G.S. Ivanova1, P.A. Martynyuk2
1,2 Bauman Moscow State Technical University (Moscow, Russia)
Problem setting. Due to the growth of volumes of text information, there is an increasing need to create systems for automatic or automated processing of text data. There are several basic approaches to extracting information from texts. These are classical approaches based on extraction rules and the laws of probability and statistics, as well as a fundamentally new approach using neural network models. This article is devoted to the analysis of various approaches to extracting information from natural language texts.

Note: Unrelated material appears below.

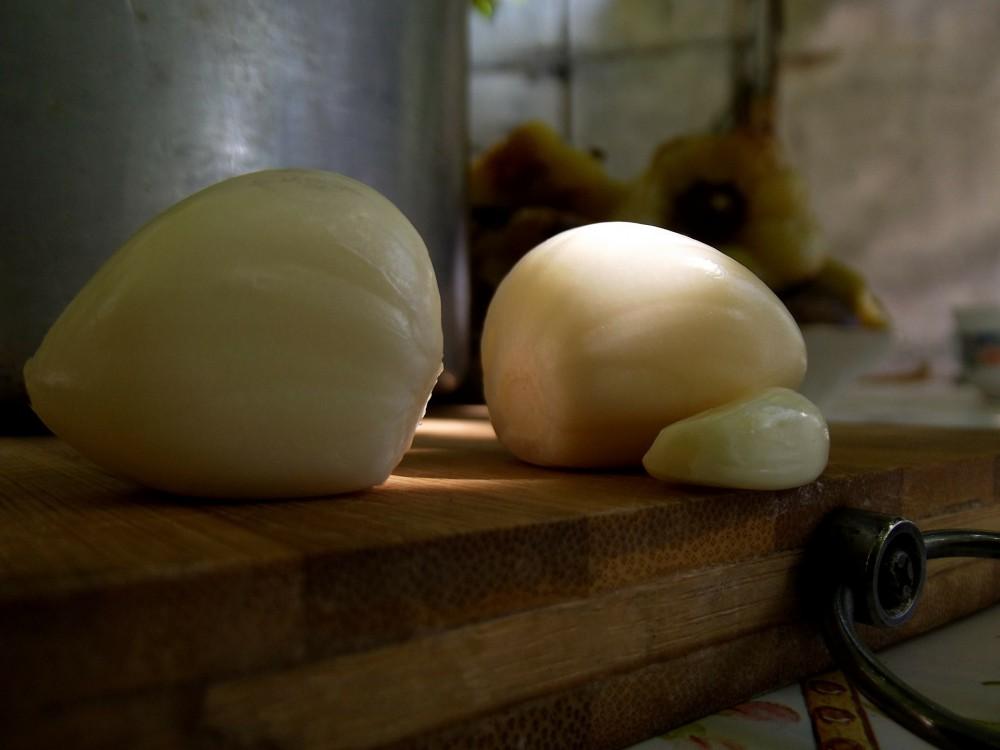 Basilikum Pesto - Knoblauch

Target. Analysis of methods for extracting information from text data in order to determine the specifics, advantages and disadvantages of each of the approaches.
Results. For each of the analyzed approaches, the main ideas and concepts of information extraction are outlined, and the existing implementations of the approaches are presented. The strengths and weaknesses of the approaches are described. The idea of joint use of approaches in the creation of natural language processing systems in order to mutually compensate for the shortcomings of approaches and improve the quality of information extraction is proposed.
Practical significance. The results of the analysis can be useful in practice for developers of text data processing systems. The article provides basic information about each of the considered approaches in a summary, which can help specialists in choosing a model (or models) for extracting information.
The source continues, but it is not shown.